* [Testo da leggere]
☆ ☆ ☆

29 febbraio 2008

TRA VINIFERA E LABRUSCA - Cap. 3




L’INIZIO DELLA COLTIVAZIONE

La coltivazione della vite, secondo studi scientifici in materia, è databile fra il 6000 e il 4000 a.C., si sono trovate testimonianze nelle regioni montuose del Mar Nero e del Mar Caspio, gli Assiro-Babilonesi, secondo le loro credenze, adoravano una divinità della vite.I ritrovamenti nei siti archeologici di Lagash e di Ur, datati attorno al 2500 a.C., ci danno più precise indicazioni della esistenza di una presunta coltivazione dell’uva in piccoli vigneti irrigati che si trovavano spesso all'interno dei complessi templari.
Nella civiltà dell’antico Egitto, il vino era utilizzato per scopi sociali e religiosi già a partire dal 2000 a.C., questo fatto è documentato nei papiri e nelle pitture tombali.
Ancora più interessante è stato il ritrovamento di Centinaia di migliaia di semi e cariossidi che sono stati estratti dai sedimenti della regione di Arslantepe., nella maggior parte si tratta di carporesti (semi, cariossidi, parti di glume di frumento e frammenti di spighette) che appartengono a cereali e legumi.
Il ritrovamento di un vinacciolo di vite domesticata (Vitis vinifera L. ssp. vinifera) insieme ad alcuni di vite selvatica e ad altri di morfologia e indici biometrici intermedi, in un magazzino del palazzo del periodo tardo Calcolitico finale( 3350-3000 a.C.) assume particolare importanza. Le prime testimonianze archeologiche di viticoltura provengono dall’area prossima alla costa orientale del mar Mediterraneo (Israele, Libano, Giordania), dalla zona compresa nell’area di distribuzione naturale della vite spontanea. Secondo l’opinione degli archeologi,Il ritrovamento di Arslantepe sembra essere il più antico al di fuori dell’area naturale di vite spontanea, suggerendo l’esistenza di un’altra area di domesticazione, in Anatolia orientale.

24 febbraio 2008

TRA VINIFERA E LABRUSCA - CAP.2




LE ORIGINI DELLA VITE

L'origine della vite, l'ipotesi più sicura vede il centro originario della sua domesticazione in Asia Minore e in Transcaucasia, dove la pianta fu selezionata a partire dall'8000 a.C.

☆ ☆ ☆

[Voci di domande spaziali]

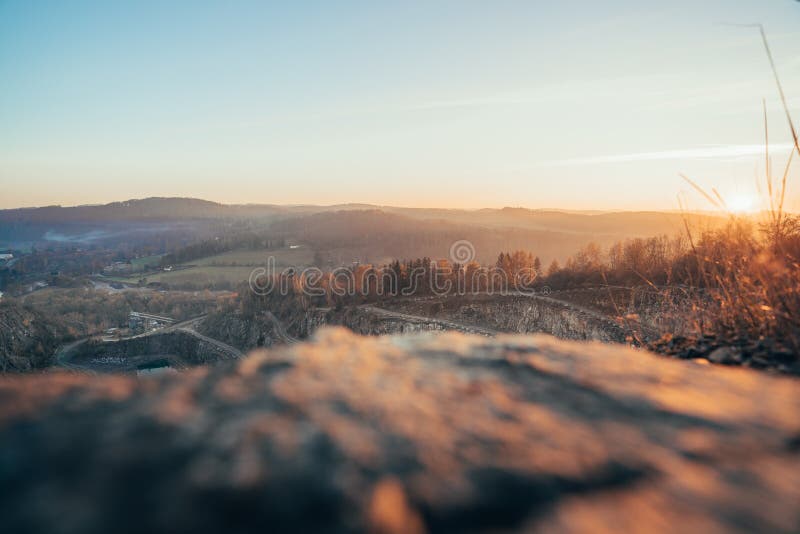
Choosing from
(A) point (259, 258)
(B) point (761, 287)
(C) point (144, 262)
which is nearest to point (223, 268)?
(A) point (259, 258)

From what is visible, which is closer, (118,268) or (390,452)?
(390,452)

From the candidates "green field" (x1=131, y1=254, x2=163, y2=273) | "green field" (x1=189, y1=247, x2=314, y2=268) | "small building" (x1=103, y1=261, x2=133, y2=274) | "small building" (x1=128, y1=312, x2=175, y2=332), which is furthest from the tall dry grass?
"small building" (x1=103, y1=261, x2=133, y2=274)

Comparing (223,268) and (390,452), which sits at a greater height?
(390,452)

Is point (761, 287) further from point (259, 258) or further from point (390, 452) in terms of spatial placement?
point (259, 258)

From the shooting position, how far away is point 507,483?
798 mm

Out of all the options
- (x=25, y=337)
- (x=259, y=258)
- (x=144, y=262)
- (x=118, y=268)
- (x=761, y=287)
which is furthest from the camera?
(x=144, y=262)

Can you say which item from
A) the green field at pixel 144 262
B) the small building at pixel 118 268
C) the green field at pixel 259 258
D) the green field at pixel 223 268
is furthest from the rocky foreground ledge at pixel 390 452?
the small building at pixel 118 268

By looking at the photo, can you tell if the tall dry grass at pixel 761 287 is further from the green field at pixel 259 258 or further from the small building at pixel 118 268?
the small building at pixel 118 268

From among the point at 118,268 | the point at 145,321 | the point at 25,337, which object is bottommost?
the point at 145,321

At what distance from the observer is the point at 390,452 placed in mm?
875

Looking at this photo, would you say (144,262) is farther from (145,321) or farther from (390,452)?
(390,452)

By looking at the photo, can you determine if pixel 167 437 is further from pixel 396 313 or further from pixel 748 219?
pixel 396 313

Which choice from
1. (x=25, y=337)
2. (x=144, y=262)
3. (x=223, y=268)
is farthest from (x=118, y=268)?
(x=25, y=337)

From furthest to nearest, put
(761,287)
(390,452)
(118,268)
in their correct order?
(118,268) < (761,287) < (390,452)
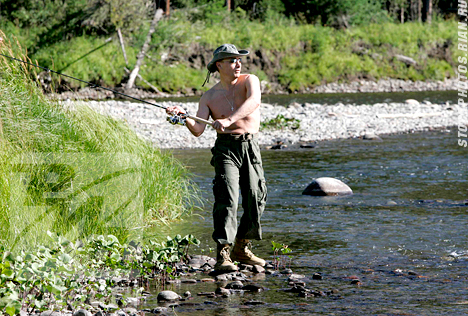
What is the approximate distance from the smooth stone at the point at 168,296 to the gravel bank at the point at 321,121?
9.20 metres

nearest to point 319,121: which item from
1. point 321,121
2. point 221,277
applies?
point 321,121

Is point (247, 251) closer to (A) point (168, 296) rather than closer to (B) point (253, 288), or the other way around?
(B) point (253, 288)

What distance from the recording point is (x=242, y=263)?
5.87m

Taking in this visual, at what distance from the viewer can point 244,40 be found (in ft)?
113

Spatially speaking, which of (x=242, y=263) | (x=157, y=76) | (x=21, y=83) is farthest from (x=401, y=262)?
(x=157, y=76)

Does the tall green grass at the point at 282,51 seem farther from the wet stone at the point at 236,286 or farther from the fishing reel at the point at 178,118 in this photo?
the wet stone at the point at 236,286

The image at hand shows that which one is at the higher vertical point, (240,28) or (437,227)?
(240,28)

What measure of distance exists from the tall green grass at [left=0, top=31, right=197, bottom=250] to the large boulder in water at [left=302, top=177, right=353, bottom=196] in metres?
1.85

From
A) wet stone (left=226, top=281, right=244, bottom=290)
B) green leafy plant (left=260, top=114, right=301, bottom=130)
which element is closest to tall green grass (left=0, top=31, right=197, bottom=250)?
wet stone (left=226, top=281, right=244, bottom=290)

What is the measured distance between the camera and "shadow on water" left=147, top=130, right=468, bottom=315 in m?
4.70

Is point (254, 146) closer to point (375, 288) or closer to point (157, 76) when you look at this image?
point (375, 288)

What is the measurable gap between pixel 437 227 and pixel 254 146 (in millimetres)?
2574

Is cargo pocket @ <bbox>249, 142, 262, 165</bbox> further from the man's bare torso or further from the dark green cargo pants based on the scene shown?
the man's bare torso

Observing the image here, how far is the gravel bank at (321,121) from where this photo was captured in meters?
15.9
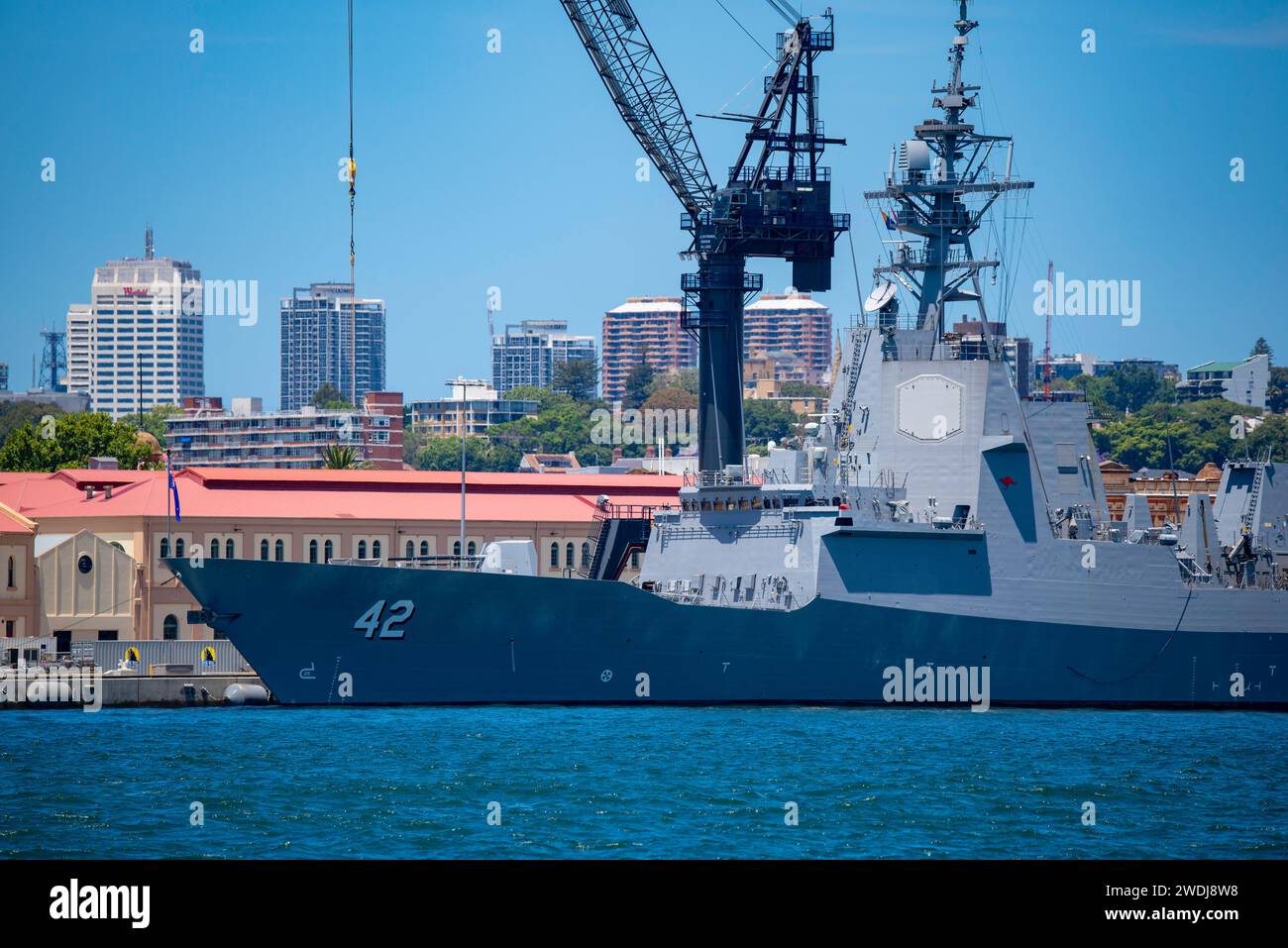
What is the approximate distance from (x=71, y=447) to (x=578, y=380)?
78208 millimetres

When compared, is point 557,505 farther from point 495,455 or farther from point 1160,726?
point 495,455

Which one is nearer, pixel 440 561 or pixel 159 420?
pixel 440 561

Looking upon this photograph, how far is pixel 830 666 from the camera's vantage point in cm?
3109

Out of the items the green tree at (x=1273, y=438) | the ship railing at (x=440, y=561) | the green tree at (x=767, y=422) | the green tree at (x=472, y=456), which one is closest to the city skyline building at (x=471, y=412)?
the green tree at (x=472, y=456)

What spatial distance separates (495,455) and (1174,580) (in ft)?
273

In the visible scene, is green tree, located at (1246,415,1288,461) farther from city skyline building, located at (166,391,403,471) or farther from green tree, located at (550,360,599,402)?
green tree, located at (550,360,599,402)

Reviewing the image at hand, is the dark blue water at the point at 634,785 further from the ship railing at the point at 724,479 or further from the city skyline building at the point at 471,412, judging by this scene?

☆ ☆ ☆

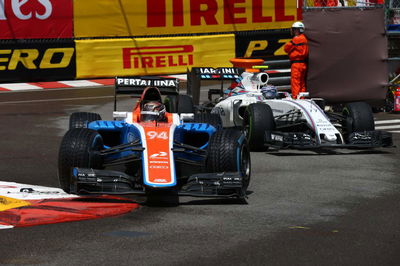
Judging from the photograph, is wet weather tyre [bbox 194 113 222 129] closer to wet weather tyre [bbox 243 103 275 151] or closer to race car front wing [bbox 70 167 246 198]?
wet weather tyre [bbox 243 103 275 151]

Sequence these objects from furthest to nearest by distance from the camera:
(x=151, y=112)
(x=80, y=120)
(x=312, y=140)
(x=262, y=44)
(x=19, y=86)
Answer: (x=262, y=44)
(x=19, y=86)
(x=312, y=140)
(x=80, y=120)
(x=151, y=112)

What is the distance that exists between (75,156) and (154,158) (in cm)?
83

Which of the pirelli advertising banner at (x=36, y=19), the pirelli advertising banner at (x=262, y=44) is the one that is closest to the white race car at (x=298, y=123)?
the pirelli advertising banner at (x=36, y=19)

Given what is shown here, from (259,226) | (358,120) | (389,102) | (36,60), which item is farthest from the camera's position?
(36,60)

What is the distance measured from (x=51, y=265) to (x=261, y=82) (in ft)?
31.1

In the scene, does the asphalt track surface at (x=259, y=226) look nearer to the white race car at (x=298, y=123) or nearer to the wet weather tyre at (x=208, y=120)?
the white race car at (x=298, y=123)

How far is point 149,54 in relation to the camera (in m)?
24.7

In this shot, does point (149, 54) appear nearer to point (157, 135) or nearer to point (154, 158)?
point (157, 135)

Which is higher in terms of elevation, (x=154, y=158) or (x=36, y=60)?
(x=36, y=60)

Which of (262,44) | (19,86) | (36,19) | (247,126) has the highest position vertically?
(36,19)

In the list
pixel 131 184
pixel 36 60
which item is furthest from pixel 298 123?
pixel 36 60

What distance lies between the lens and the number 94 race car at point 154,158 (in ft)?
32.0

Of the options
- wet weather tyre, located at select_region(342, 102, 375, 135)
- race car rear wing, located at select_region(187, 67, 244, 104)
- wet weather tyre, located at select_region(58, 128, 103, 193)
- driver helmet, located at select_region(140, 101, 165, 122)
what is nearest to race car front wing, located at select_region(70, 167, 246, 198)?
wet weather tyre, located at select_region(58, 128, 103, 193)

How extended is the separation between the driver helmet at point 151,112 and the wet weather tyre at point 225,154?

☆ ☆ ☆

* [Compiti dell'esercizio]
1 > Nel testo sulla storia della vite, a quale periodo risale il palazzo di Arslantepe in cui si è trovato il vinacciolo di vite domesticata?
2 > Per favore, continua il testo sulla storia della vite a partire dal punto in cui si ferma.

* [Risposte per compito]
1 > Al periodo tardo Calcolitico finale (3350-3000 a.C.).

2 >
Già dal Quaternario compare la Vitis vinifera, specie di cui fanno parte la maggioranza delle varietà ad uva da vino e da tavola attualmente coltivate.
Relativamente alla viticoltura nella penisola italiana, ritrovamenti archeologici risalenti al periodo Paleolitico hanno permesso di recuperare vinaccioli e tralci di vite presso il Fiume Conca nel Riminese .
La pianta dell'uva comparve in due diversi tipi: la "vitis vinifera sativa" (adatta ai climi caldi del Mediterraneo) e la "vitis vinifera silvestris" (che successivamente si addentrerà nella parte più continentale dell'Europa).Alla specie vinifera appartengono le due distinte sottospecie: Vitis vinifera L. silvestris Hegi, cioè la vite selvatica e Vitis vinifera L. sativa Hegi, che è quella coltivata, apparsa cronologicamente più tardi.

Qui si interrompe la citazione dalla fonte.